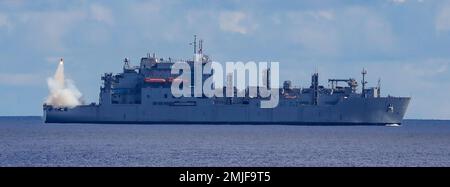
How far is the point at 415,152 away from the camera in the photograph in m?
62.5

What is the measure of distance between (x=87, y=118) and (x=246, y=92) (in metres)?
18.7

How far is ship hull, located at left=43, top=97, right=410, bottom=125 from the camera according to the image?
11581cm

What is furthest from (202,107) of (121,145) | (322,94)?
(121,145)

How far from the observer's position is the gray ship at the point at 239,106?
115750 mm

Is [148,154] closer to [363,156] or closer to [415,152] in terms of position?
[363,156]

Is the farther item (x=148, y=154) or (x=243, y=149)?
(x=243, y=149)

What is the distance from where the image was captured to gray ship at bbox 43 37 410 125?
115750 mm

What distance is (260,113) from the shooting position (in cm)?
11725

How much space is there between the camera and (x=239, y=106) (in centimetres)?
11562

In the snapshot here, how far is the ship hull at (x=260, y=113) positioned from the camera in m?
116

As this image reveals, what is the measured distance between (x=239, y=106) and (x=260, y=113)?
2.99 m
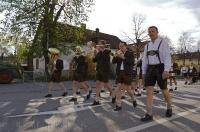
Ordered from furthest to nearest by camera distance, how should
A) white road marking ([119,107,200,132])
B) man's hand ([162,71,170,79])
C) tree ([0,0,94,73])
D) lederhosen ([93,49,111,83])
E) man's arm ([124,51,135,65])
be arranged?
tree ([0,0,94,73]), lederhosen ([93,49,111,83]), man's arm ([124,51,135,65]), man's hand ([162,71,170,79]), white road marking ([119,107,200,132])

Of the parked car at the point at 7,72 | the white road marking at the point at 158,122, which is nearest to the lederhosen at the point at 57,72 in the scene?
the white road marking at the point at 158,122

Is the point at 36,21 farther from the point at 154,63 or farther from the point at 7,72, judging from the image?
the point at 154,63

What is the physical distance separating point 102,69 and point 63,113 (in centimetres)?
269

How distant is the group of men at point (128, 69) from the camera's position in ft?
32.3

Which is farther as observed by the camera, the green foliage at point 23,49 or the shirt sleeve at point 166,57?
the green foliage at point 23,49

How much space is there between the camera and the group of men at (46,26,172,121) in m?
9.84

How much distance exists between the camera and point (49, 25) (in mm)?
38469

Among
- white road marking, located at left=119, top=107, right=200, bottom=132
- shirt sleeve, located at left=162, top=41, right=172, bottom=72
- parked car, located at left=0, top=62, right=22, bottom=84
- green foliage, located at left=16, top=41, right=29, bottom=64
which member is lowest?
white road marking, located at left=119, top=107, right=200, bottom=132

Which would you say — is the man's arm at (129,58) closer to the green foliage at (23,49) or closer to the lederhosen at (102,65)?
the lederhosen at (102,65)

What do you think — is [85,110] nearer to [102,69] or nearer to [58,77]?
[102,69]

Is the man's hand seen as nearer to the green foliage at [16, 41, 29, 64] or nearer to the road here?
the road

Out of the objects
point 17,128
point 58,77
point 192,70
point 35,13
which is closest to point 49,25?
point 35,13

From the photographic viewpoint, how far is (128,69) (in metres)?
12.5

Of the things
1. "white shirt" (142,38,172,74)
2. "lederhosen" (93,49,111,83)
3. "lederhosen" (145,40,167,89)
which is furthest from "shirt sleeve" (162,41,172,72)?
"lederhosen" (93,49,111,83)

* * * *

Copy every entry above word for word, omitting the pictures.

How far is the point at 415,152 away from the camera in the photograph in m?
62.5

What is the measure of distance between (x=87, y=118) and (x=246, y=92) (in metres)?
18.7

How far is ship hull, located at left=43, top=97, right=410, bottom=125 from the camera according to the image?
11581cm

What is furthest from (202,107) of (121,145) | (322,94)?
(121,145)

How far from the observer's position is the gray ship at the point at 239,106?
115750 mm

Is [148,154] closer to [363,156] or closer to [415,152] in terms of position?
[363,156]

Is the farther item (x=148, y=154) or (x=243, y=149)?
(x=243, y=149)

What is the distance from where the image was captured to gray ship at bbox 43 37 410 125?
115750 mm

What distance is (260,113) from the shooting position (in cm)?
11725

How much space is there between the camera and (x=239, y=106) (in centimetres)?
11562

In the snapshot here, how far is the ship hull at (x=260, y=113) positioned from the camera in m?
116

As this image reveals, what is the measured distance between (x=239, y=106) and (x=260, y=113)?
2.99 m
Ordered from furthest to nearest by camera distance, how should
A) white road marking ([119,107,200,132])
B) man's hand ([162,71,170,79])
C) tree ([0,0,94,73])
D) lederhosen ([93,49,111,83])
E) man's arm ([124,51,135,65])
be arranged?
tree ([0,0,94,73]), lederhosen ([93,49,111,83]), man's arm ([124,51,135,65]), man's hand ([162,71,170,79]), white road marking ([119,107,200,132])

Of the parked car at the point at 7,72 | the white road marking at the point at 158,122, which is nearest to the lederhosen at the point at 57,72 in the scene?
the white road marking at the point at 158,122

Is the point at 36,21 farther from the point at 154,63 or farther from the point at 7,72, judging from the image?
the point at 154,63

What is the physical distance separating point 102,69 and point 63,113 (in centimetres)?
269

How distant is the group of men at point (128, 69) from the camera's position in ft?
32.3

Which is farther as observed by the camera, the green foliage at point 23,49 or the shirt sleeve at point 166,57?
the green foliage at point 23,49

How much space is there between the camera and the group of men at (46,26,172,121) in m?
9.84

How much distance exists between the camera and point (49, 25) (in mm)?
38469

Among
- white road marking, located at left=119, top=107, right=200, bottom=132
- shirt sleeve, located at left=162, top=41, right=172, bottom=72
- parked car, located at left=0, top=62, right=22, bottom=84
- green foliage, located at left=16, top=41, right=29, bottom=64
which member is lowest?
white road marking, located at left=119, top=107, right=200, bottom=132

Which would you say — is the man's arm at (129,58) closer to the green foliage at (23,49) or closer to the lederhosen at (102,65)?
the lederhosen at (102,65)

What do you think — is [85,110] nearer to [102,69] or nearer to [58,77]?
[102,69]

Is the man's hand seen as nearer to the green foliage at [16, 41, 29, 64] or nearer to the road here?
the road

Out of the objects
point 17,128
point 58,77
point 192,70
point 35,13
which is closest to point 49,25?
point 35,13

From the photographic viewpoint, how far is (128,69) (in metres)?
12.5

Of the things
1. "white shirt" (142,38,172,74)
2. "lederhosen" (93,49,111,83)
3. "lederhosen" (145,40,167,89)
which is furthest from "shirt sleeve" (162,41,172,72)?
"lederhosen" (93,49,111,83)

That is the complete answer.